(Stored data)
[Start of Attachment]

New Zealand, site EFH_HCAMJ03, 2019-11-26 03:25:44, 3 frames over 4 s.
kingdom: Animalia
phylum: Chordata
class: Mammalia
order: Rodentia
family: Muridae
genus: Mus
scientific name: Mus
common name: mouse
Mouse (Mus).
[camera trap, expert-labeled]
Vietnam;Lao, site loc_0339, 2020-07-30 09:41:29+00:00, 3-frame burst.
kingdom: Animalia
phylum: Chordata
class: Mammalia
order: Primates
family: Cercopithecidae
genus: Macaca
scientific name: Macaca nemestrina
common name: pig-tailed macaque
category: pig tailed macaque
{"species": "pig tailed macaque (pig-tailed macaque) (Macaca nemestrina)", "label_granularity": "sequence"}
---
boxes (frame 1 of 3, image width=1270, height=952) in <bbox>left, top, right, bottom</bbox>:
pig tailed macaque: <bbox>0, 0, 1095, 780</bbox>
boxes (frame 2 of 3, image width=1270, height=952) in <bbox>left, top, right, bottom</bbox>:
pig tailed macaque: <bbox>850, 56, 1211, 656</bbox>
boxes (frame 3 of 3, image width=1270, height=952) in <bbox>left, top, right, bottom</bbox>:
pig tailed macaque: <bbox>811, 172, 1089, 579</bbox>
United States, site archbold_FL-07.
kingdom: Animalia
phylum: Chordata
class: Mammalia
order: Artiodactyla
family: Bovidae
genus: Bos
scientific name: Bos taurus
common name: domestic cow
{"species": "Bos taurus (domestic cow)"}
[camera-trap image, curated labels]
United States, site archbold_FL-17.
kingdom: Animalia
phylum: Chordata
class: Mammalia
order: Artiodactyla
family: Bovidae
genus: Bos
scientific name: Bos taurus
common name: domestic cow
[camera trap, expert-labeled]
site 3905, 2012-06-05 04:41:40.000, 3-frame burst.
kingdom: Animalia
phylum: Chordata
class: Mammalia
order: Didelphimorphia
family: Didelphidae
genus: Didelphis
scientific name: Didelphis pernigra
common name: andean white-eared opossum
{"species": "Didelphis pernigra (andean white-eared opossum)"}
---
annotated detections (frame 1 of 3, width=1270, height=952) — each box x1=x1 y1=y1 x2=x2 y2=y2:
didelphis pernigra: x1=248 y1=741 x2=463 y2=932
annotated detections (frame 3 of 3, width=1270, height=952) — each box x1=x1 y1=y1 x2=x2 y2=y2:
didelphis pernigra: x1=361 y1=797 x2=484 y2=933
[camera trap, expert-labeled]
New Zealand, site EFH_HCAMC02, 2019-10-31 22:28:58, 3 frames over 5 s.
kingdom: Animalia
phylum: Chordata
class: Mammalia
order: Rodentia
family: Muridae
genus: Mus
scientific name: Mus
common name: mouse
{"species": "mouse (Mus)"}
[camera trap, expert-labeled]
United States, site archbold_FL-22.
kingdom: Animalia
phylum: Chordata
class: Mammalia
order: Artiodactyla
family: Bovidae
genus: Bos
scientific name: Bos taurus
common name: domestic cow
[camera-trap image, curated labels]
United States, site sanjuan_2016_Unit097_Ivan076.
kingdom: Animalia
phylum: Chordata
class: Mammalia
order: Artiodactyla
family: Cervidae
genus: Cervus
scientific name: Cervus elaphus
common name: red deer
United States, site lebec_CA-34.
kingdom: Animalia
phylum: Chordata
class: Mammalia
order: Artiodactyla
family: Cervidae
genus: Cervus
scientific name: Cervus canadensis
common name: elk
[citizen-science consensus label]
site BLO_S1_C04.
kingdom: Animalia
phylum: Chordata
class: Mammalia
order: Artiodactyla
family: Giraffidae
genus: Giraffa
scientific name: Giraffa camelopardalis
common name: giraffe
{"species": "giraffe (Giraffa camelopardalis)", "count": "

[End of Attachment]

» PROBLEM REQUIREMENTS:
Show every line of the records above that contains the word "scientific".

» REPLY:
scientific name: Mus
scientific name: Macaca nemestrina
scientific name: Bos taurus
scientific name: Bos taurus
scientific name: Didelphis pernigra
scientific name: Mus
scientific name: Bos taurus
scientific name: Cervus elaphus
scientific name: Cervus canadensis
scientific name: Giraffa camelopardalis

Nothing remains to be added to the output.